Reproducibility has come a long way in political science since I began my PhD all the way back in 2008. Many major journals now require replication materials be made available either on their websites or some service such as the Dataverse Network.
This is certainly progress. But what are political scientists actually supposed to do with this new information? It does help avoid effort duplication–researchers don’t need to gather data or program statistical techniques that have already been gathered or programmed. It promotes better research habits. It definitely provides ”procedural oversight”. We would be highly suspect of results from authors that were unable or unwilling to produce their code/data.
However, there are lots of problems that data/code availability requirements do not address. Apart from a few journals like Political Science Research and Methods, most journals have no standing policy to check the replication materials’ veracity. Reviewers rarely have access to manuscripts’ code/data.

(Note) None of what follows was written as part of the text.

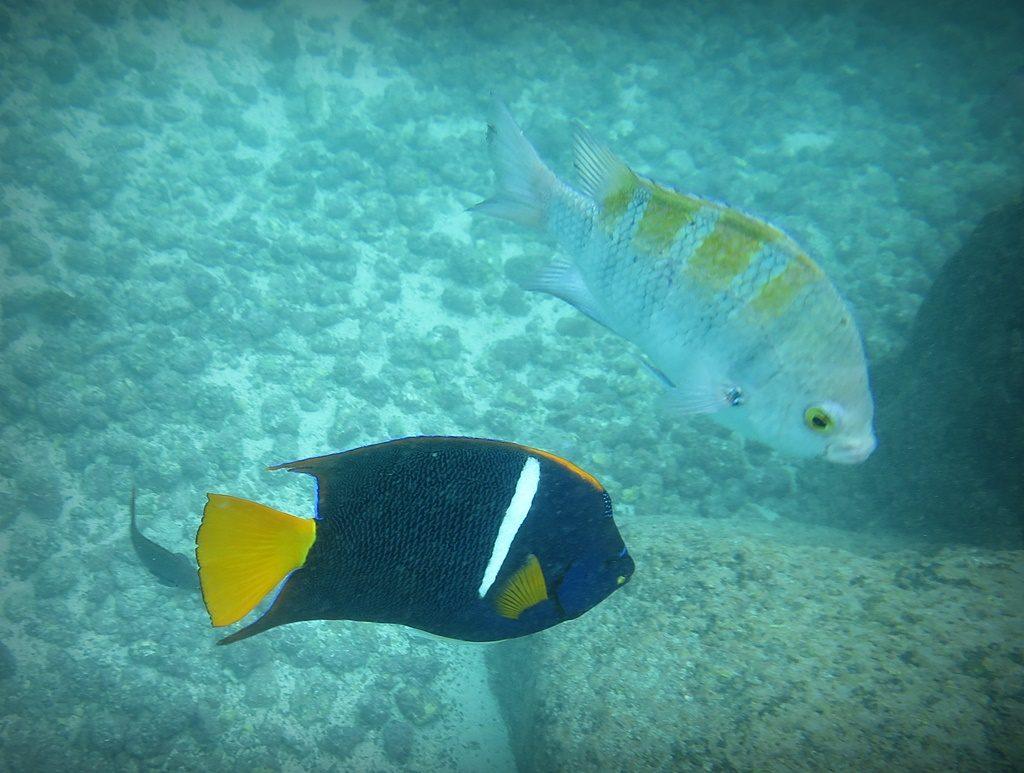 farbenfrohe Fische unter Wasser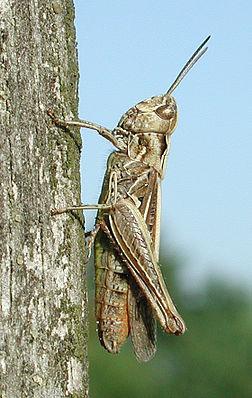 Nachtigall-Grashüpfer (Chorthippus biguttulus) ♀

Even if they did have access to it, few reviewers would be willing or able to undertake the time consuming task of reviewing this material.
Do political science journals care about coding and data errors?
What do we do if someone replicating published research finds clear data or coding errors that have biased the published estimates?
Note that I’m limiting the discussion here to honest mistakes, not active attempts to deceive. We all make these mistakes. To keep it simple, I’m also only talking about clear, knowable, and non–causal coding and data errors.
Probably the most responsible action a journal could take to finding clear cut coding/data biased results would be to directly adjoin to the original article a note detailing the bias. This way readers will always be aware of the correction and will have the best information possible. This is a more efficient way of getting out corrected information than relying on some probabilistic process where readers may or may not stumble upon the information posted elsewhere.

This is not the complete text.